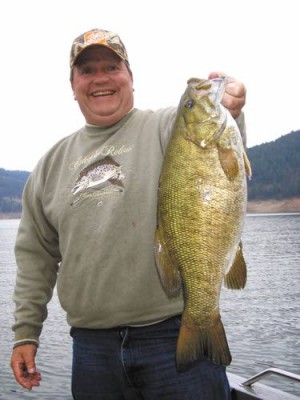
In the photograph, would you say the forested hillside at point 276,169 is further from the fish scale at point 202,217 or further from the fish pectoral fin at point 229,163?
the fish pectoral fin at point 229,163

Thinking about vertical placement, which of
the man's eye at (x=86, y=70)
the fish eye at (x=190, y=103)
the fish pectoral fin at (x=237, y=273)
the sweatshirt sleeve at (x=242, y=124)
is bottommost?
the fish pectoral fin at (x=237, y=273)

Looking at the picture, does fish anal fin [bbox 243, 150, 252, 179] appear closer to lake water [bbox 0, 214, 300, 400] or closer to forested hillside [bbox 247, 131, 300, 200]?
lake water [bbox 0, 214, 300, 400]

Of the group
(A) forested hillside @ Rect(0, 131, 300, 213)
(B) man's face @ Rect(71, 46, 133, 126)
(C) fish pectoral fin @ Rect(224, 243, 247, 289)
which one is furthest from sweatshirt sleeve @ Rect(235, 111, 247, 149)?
(A) forested hillside @ Rect(0, 131, 300, 213)

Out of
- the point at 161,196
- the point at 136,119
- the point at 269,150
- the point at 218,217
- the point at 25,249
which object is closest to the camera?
the point at 218,217

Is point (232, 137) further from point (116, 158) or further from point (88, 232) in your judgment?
point (88, 232)

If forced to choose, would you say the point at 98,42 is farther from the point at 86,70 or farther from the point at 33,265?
the point at 33,265

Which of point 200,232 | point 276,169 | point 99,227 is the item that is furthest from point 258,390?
point 276,169

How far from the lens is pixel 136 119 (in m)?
3.36

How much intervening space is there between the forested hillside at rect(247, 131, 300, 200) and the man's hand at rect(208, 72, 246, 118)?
111 meters

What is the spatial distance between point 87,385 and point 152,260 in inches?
36.7

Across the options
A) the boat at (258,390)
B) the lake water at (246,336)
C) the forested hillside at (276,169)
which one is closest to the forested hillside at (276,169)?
the forested hillside at (276,169)

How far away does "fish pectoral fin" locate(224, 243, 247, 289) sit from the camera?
2.63 metres

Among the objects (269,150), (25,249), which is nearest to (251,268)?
(25,249)

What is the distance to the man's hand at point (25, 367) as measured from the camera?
339 centimetres
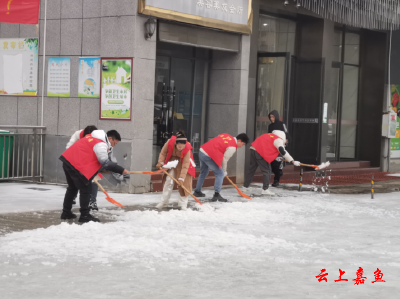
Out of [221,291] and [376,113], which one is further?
[376,113]

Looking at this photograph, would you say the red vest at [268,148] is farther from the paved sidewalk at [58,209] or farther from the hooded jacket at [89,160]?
the hooded jacket at [89,160]

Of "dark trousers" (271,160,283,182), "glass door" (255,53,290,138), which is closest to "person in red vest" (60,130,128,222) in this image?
"dark trousers" (271,160,283,182)

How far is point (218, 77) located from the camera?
15781 mm

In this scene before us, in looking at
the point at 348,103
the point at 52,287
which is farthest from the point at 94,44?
the point at 348,103

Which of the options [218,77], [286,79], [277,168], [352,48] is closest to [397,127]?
[352,48]

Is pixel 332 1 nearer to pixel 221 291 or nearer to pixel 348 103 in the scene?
pixel 348 103

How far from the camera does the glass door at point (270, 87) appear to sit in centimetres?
1731

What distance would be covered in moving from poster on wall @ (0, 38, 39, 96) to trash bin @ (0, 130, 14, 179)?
119 cm

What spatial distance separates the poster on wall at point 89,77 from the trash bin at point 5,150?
198 cm

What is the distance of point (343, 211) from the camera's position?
11523 mm

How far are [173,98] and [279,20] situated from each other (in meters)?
5.05

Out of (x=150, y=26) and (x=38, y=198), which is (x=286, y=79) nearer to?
(x=150, y=26)

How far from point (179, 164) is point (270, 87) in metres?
7.33

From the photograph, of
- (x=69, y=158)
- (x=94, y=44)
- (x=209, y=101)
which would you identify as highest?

[DO THIS] Rewrite all the rows above as a numbered list, leaving out the blank lines and the pictures.

[OUTPUT]
1. In the photograph, would you say the forested hillside at point 276,169 is further from the fish scale at point 202,217 or further from the fish pectoral fin at point 229,163?
2. the fish pectoral fin at point 229,163
3. Thinking about vertical placement, which of
4. the man's eye at (x=86, y=70)
5. the fish eye at (x=190, y=103)
6. the fish pectoral fin at (x=237, y=273)
7. the sweatshirt sleeve at (x=242, y=124)
8. is bottommost?
9. the fish pectoral fin at (x=237, y=273)
10. Looking at the picture, does fish anal fin [bbox 243, 150, 252, 179] appear closer to lake water [bbox 0, 214, 300, 400] or closer to forested hillside [bbox 247, 131, 300, 200]?
11. lake water [bbox 0, 214, 300, 400]
12. Of the group
13. (A) forested hillside @ Rect(0, 131, 300, 213)
14. (B) man's face @ Rect(71, 46, 133, 126)
15. (C) fish pectoral fin @ Rect(224, 243, 247, 289)
16. which one is furthest from sweatshirt sleeve @ Rect(235, 111, 247, 149)?
17. (A) forested hillside @ Rect(0, 131, 300, 213)
18. Out of
19. - the point at 161,196
20. - the point at 136,119
21. - the point at 269,150
22. - the point at 218,217
23. - the point at 25,249
24. which object is closest to the camera?
25. the point at 218,217
26. Is point (232, 137) further from point (116, 158) or further from point (88, 232) in your judgment?
27. point (88, 232)
28. If forced to choose, would you say the point at 98,42 is farther from the point at 86,70 or farther from the point at 33,265?
29. the point at 33,265
30. Which of point 200,232 | point 276,169 | point 99,227 is the item that is furthest from point 258,390?
31. point 276,169
32. How far from the lens is pixel 136 119 (in m)?
33. 3.36
34. How much intervening space is there between the forested hillside at rect(247, 131, 300, 200) and the man's hand at rect(208, 72, 246, 118)?
35. 111 meters
36. What is the spatial distance between point 87,385 and point 152,260 in inches?
37. 36.7
38. Across the options
39. A) the boat at (258,390)
40. B) the lake water at (246,336)
41. C) the forested hillside at (276,169)
42. which one is closest to the forested hillside at (276,169)?
43. the forested hillside at (276,169)
44. How far away does "fish pectoral fin" locate(224, 243, 247, 289) sit from the camera?
45. 2.63 metres
46. Among the objects (269,150), (25,249), which is nearest to (251,268)?
47. (25,249)
48. What is the distance to the man's hand at point (25, 367) as measured from the camera?
49. 339 centimetres
50. Out of [221,291] and [376,113], which one is further?
51. [376,113]
52. Looking at this photograph, would you say the red vest at [268,148] is farther from the paved sidewalk at [58,209] or farther from the hooded jacket at [89,160]?
53. the hooded jacket at [89,160]
54. Of "dark trousers" (271,160,283,182), "glass door" (255,53,290,138), which is closest to "person in red vest" (60,130,128,222) in this image?
55. "dark trousers" (271,160,283,182)
56. How far is point (218, 77) located from the camera?
57. 15781 mm
58. In this scene before us, in looking at
59. the point at 348,103
60. the point at 52,287
61. which is farthest from the point at 94,44?
62. the point at 348,103
63. Which of the options [218,77], [286,79], [277,168], [352,48] is closest to [397,127]?
64. [352,48]
65. Is pixel 332 1 nearer to pixel 221 291 or nearer to pixel 348 103 in the scene?
66. pixel 348 103
67. How far from the camera does the glass door at point (270, 87) appear to sit in centimetres?
68. 1731
69. What distance would be covered in moving from poster on wall @ (0, 38, 39, 96) to trash bin @ (0, 130, 14, 179)?
70. 119 cm
71. What spatial distance separates the poster on wall at point 89,77 from the trash bin at point 5,150?
72. 198 cm
73. What is the distance of point (343, 211) from the camera's position?
74. 11523 mm
75. How far are [173,98] and [279,20] situated from each other (in meters)?
76. 5.05
77. Out of (x=150, y=26) and (x=38, y=198), which is (x=286, y=79) nearer to?
78. (x=150, y=26)
79. How far from point (179, 164) is point (270, 87) in metres?
80. 7.33
81. From the photograph, of
82. - (x=69, y=158)
83. - (x=94, y=44)
84. - (x=209, y=101)
85. which would you identify as highest?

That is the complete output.